L’Allemagne remodèle les pays européens à son image. Or, il est non seulement possible de relier l’actuelle crise de la zone euro à la stratégie macroéconomique que suit l’Allemagne depuis plus d'une décennie, mais nous pouvons également penser que l’adoption du « modèle » allemand par le reste de la zone euro est susceptible d’aggraver la récession et d’entraîner à terme l’éclatement de l’union monétaire.

Durant les années quatre-vingt-dix, l’Allemagne épargnait trop peu pour financer ses investissements domestiques [Pettis, 2013]. Elle devait alors importer des capitaux pour financer ces derniers, si bien qu'elle enregistrait un déficit récurrent. Au début des années deux mille, un accord réunissant les syndicats, les entreprises et l’Etat a soumis la croissance des salaires à de puissantes contraintes pour accroître la compétitivité de l’économie et créer des emplois domestiques. La part des revenus des ménages dans le PIB a par conséquent diminué et, avec elle, la part de la consommation. La hausse des taux d’épargne allemands n’est donc pas le fait des préférences des ménages, mais bien le produit des politiques économiques qui ont rendu les salaires rigides à la hausse.
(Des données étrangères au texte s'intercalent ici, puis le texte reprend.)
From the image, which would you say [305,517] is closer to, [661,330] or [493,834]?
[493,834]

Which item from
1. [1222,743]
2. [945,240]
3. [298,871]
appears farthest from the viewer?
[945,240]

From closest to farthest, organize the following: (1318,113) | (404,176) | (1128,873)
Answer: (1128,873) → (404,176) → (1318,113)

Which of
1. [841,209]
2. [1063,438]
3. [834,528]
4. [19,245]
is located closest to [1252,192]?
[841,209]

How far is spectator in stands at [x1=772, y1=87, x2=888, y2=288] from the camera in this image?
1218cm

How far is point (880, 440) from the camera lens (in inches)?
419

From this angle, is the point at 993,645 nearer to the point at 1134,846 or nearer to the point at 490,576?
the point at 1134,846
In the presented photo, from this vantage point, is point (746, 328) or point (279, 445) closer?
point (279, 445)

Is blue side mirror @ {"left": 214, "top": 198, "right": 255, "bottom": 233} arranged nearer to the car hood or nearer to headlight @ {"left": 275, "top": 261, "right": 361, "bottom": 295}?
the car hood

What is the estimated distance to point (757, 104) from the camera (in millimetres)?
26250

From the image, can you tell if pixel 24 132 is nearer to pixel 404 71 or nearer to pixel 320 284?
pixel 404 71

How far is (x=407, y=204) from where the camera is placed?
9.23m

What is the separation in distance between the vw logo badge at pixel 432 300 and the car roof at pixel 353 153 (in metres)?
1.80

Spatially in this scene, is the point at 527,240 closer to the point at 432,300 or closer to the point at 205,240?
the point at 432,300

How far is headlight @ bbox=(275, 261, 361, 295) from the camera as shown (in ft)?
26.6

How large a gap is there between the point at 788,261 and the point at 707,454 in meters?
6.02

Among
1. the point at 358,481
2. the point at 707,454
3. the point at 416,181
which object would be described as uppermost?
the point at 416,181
Suite aux réformes structurelles, non seulement l’Allemagne sut générer suffisamment d’épargne pour financer ses investissements domestiques, mais elle dut investir à l’étranger pour exporter son épargne. Son solde courant s’améliora alors sensiblement. L’Allemagne avait un déficit courant de 1,7 % du PIB en 2000 ; elle enregistrait un excédent courant représentant 7,5 % du PIB en 2007 [Wolf, 2013a]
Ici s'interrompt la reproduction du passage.